LISTE DES TÂCHES:
[a] Dans l'extrait fourni, reprenez sous forme de liste plus courte le paragraphe qui commence par « Le seul fait que », sans perdre ses faits principaux.
[b] Poursuivez le texte sur le sommet social de l'Elysée à partir de sa dernière phrase.

En novembre dernier, j'avais souligné dans mon dernier Bloc-notes d'ASH Magazine - dont ce Point de vue prend le relais - la nécessité impérieuse d'un « Elysée du social » pour faire
face au tsunami qui se levait. Le « sommet social » réuni autour du président de la République le 18 février a voulu, de fait, entendre la foule impressionnante des manifestants protestant récemment contre la violence et l'injustice d'une tourmente sans précédent depuis 1945. Un krach désormais autant social que financier et économique, qui s'aggrave jour après jour.
Le seul fait que ce « sommet social » se soit tenu à ce niveau, avec le Premier ministre et les membres du gouvernement concernés ainsi que les numéros un des centrales syndicales et des organisations patronales, lui confère une singularité exceptionnelle. Jamais une rencontre de ce genre n'avait été organisée à l'Elysée. Si certains y ont vu une marque supplémentaire de la présidentialisation de la Ve République, c'est bien davantage la reconnaissance de l'ampleur et de la profondeur de la crise et de son impact social dévastateur, dès lors que rien ne permet d'espérer sa fin rapide, en dépit des milliards de dollars et d'euros injectés dans le puits sans fond du système bancaire et financier. Alors que, dans notre rituel social, les « Matignon » (comme en 1936 ou encore en 1995) ou les « Grenelle » (comme en 1968) constituaient des catharsis de sortie de crise, cet « Elysée » en signe, en réalité, le début.

EXTRAITS DE DONNÉES:
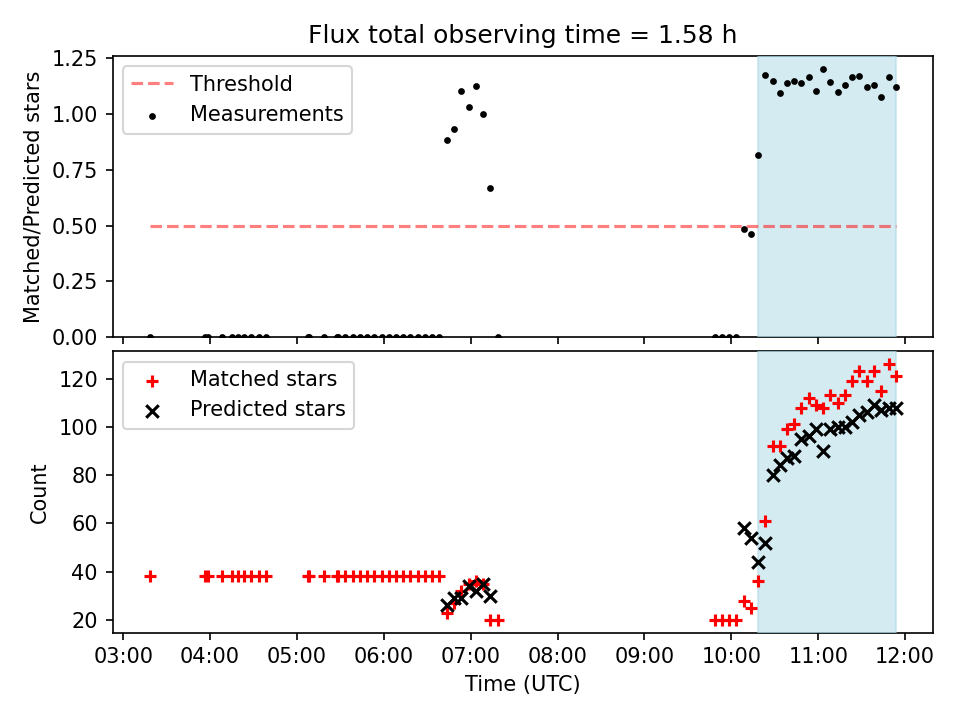 Flux total observing time = 1.58 h

Threshold
Measurements

Matched/Predicted stars

1.25
1.00
0.75
0.50
0.25
0.00

Matched stars
Predicted stars

Count

120
100
80
60
40
20

03:00 04:00 05:00 06:00 07:00 08:00 09:00 10:00 11:00 12:00
Time (UTC)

CORRIGÉ:
[a]
- Le sommet s'est tenu au plus haut niveau. Il a réuni le Premier ministre, les membres du gouvernement concernés et les numéros un des syndicats et des organisations patronales, ce qui le rend exceptionnel.
- C'était la première rencontre de ce genre à l'Elysée.
- Certains y ont vu un signe de plus de la présidentialisation de la Ve République.
- C'est surtout la reconnaissance d'une crise vaste et profonde, aux effets sociaux dévastateurs. Rien ne laisse espérer qu'elle finisse vite, malgré les milliards de dollars et d'euros versés dans le système bancaire et financier.
- Les « Matignon » (1936, 1995) et les « Grenelle » (1968) marquaient la sortie d'une crise. Cet « Elysée » en marque en réalité le début.

[b]
C'est bien d'ailleurs ce qui explique que les mesures très ciblées et d'effet immédiat retenues à la suite d'échanges plus ouverts et moins convenus que d'ordinaire entre les participants soient inspirées avant tout par le souci de prévenir la spirale du pire : quand des CDD trop courts interdisent à un jeune au chômage d'être indemnisé, quand le chômage partiel est l'antichambre d'un licenciement rapide, quand la baisse des revenus pose à échéance rapprochée la question du loyer, quand le paiement de l'impôt n'est possible qu'au prix du prêt à la consommation de trop... Bien sûr, pesées avec un soin extrême au trébuchet de la situation des finances publiques, elles ont été immédiatement jugées par beaucoup comme trop modestes. Mais là encore, contrairement à tant d'engagements flamboyants réglés en monnaie de singe, les décisions prises ne se sont pas inscrites dans l'habituel théâtre d'irréalités économiques dont notre génie national a parfois le secret. Chacun était conscient que des priorités s'imposaient, même si, naturellement, chacun ne les situait pas au même niveau, dans la même perspective ou dans la même temporalité.
Là se situe de fait la martingale inédite de ce sommet. Un sommet en réalité à double détente. Au-delà des mesures d'effet rapide ciblées sur « le bas des classes moyennes », des chantiers de négociations ont été définis pour élargir, en matière de problématiques et de publics, les remèdes à la crise et à ses conséquences sociales. Un sommet social en a ainsi caché un autre : celui qui ne s'est pas contenté d'agir à court terme, mais qui a entendu faire de la crise une opportunité de réforme et de progrès social. Certes, à ce stade, seules des pistes parfois encore floues ont été ouvertes, par exemple en ce qui concerne la situation des jeunes. Et les instruments mis en place n'ont rien encore d'opérationnel, notamment le fonds d'investissement social annoncé pour faire converger les financements et les engagements des différents partenaires vers des actions communes, tout particulièrement en matière de formation et de qualification. Mais le champ nouveau ainsi ouvert au dialogue social est considérable. De la volonté conjuguée des acteurs de transformer la crise en accoucheuse de réformes depuis trop longtemps différées peut naître des progrès majeurs, qu'il s'agisse enfin de la mise en place d'un véritable contrat d'autonomie pour les jeunes ou de la construction concrète d'un droit opposable à la formation pour les actifs les plus fragiles et les plus précaires.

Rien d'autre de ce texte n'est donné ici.